问题描述
I am trying to save large files from Google App Engine's Blobstore to Google Cloud Storage to facilitate backup.
It works fine for small files (<10 mb) but for larger files it get gets unstable and GAE throws and FileNotOpenedError.
My code:
PATH = '/gs/backupbucket/'
for df in DocumentFile.all():
fn = df.blob.filename
br = blobstore.BlobReader(df.blob)
write_path = files.gs.create(self.PATH+fn.encode('utf-8'), mime_type='application/zip',acl='project-private')
with files.open(write_path, 'a') as fp:
while True:
buf = br.read(100000)
if buf=="": break
fp.write(buf)
files.finalize(write_path)
(Runs in a taskeque to avoid exceeding execution time).
Throws a FileNotOpenedError:
Traceback (most recent call last):
File "/base/python27_runtime/python27_lib/versions/third_party/webapp2-2.3/webapp2.py", line 1511, in __call__
rv = self.handle_exception(request, response, e)
File "/base/python27_runtime/python27_lib/versions/third_party/webapp2-2.3/webapp2.py", line 1505, in __call__
rv = self.router.dispatch(request, response)
File "/base/python27_runtime/python27_lib/versions/third_party/webapp2-2.3/webapp2.py", line 1253, in default_dispatcher
return route.handler_adapter(request, response)
File "/base/python27_runtime/python27_lib/versions/third_party/webapp2-2.3/webapp2.py", line 1077, in __call__
return handler.dispatch()
File "/base/python27_runtime/python27_lib/versions/third_party/webapp2-2.3/webapp2.py", line 547, in dispatch
return self.handle_exception(e, self.app.debug)
File "/base/python27_runtime/python27_lib/versions/third_party/webapp2-2.3/webapp2.py", line 545, in dispatch
return method(*args, **kwargs)
File "/base/data/home/apps/s~simplerepository/1.354754771592783168/processFiles.py", line 249, in post
fp.write(buf)
File "/base/python27_runtime/python27_lib/versions/1/google/appengine/api/files/file.py", line 281, in __exit__
self.close()
File "/base/python27_runtime/python27_lib/versions/1/google/appengine/api/files/file.py", line 275, in close
self._make_rpc_call_with_retry('Close', request, response)
File "/base/python27_runtime/python27_lib/versions/1/google/appengine/api/files/file.py", line 388, in _make_rpc_call_with_retry
_make_call(method, request, response)
File "/base/python27_runtime/python27_lib/versions/1/google/appengine/api/files/file.py", line 236, in _make_call
_raise_app_error(e)
File "/base/python27_runtime/python27_lib/versions/1/google/appengine/api/files/file.py", line 179, in _raise_app_error
raise FileNotOpenedError()
I have investigated further and according to a comment to GAE Issue 5371 the Files API closes the file every 30 seconds. I have not seen this documented anywhere else.

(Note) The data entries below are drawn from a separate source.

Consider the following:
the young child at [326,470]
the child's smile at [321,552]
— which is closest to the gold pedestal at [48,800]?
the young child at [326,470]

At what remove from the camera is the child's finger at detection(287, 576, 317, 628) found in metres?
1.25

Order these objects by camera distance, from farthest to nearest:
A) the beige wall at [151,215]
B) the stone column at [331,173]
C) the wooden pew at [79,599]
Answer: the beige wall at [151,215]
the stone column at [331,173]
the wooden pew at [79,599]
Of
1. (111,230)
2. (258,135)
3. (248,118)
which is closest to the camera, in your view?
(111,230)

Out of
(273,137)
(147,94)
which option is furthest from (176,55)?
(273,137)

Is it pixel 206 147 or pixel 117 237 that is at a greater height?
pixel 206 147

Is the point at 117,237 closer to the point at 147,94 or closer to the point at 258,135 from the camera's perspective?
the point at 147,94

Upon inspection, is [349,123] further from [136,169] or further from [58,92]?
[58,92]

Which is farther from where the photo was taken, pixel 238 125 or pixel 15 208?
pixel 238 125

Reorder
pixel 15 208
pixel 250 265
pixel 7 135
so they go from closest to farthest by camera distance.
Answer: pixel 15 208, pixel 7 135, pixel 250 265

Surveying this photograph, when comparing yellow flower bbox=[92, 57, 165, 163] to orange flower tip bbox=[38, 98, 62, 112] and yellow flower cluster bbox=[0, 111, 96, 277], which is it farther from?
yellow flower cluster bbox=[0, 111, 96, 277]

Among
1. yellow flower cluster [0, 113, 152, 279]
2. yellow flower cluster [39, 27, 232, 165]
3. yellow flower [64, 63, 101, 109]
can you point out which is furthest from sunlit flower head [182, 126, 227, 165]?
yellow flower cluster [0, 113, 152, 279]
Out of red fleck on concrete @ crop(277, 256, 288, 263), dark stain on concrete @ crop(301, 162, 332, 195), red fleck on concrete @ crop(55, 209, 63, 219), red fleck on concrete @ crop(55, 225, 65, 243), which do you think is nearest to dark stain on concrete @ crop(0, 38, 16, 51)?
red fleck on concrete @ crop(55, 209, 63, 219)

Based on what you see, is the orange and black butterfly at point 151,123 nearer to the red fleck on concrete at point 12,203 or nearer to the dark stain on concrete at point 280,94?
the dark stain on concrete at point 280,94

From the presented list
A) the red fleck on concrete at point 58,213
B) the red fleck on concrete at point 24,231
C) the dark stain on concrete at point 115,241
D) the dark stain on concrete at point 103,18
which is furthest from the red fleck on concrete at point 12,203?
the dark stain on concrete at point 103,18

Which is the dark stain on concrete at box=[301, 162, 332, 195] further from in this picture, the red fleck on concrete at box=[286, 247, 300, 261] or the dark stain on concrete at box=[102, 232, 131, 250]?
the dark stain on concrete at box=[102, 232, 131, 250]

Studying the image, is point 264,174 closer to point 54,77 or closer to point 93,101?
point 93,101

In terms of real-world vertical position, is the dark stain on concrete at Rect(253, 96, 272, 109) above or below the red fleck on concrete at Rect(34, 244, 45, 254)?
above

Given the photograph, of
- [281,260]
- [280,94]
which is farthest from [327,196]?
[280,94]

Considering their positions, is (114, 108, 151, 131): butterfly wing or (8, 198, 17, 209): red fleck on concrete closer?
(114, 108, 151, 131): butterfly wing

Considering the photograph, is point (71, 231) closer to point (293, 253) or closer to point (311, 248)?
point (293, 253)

I have tried to work around this by closing and opening the file at intervals but now I get an WrongOpenModeError. The code below is edited from the first version of this post I have added a 0.5 second pause between the close and the open of the file. It now throws a WrongOpenModeError.
My code (updated):
PATH = '/gs/backupbucket/'
for df in DocumentFile.all():
fn = df.blob.filename
br = blobstore.BlobReader(df.blob)
write_path = files.gs.create(self.PATH+fn.encode('utf-8'), mime_type='application/zip',acl='project-private')
fp = files.open(write_path, 'a')
c = 0
while True:
if (c == 5):
c = 0
fp.close()
files.finalize(write_path)
time.sleep(0.5)
fp = files.open(write_path, 'a')
c = c + 1
buf = br.read(100000)
if buf=="": break
fp.write(buf)
files.finalize(write_path)
Stacktrace:
Traceback (most recent call last):
File "/base/python27_runtime/python27_lib/versions/third_party/webapp2-2.3/webapp2.py", line 1511, in __call__
rv = self.handle_exception(request, response, e)
File "/base/python27_runtime/python27_lib/versions/third_party/webapp2-2.3/webapp2.py", line 1505, in __call__
rv = self.router.dispatch(request, response)
File "/base/python27_runtime/python27_lib/versions/third_party/webapp2-2.3/webapp2.py", line 1253, in default_dispatcher
return route.handler_adapter(request, response)
File "/base/python27_runtime/python27_lib/versions/third_party/webapp2-2.3/webapp2.py", line 1077, in __call__
return handler.dispatch()
File "/base/python27_runtime/python27_lib/versions/third_party/webapp2-2.3/webapp2.py", line 547, in dispatch
return self.handle_exception(e, self.app.debug)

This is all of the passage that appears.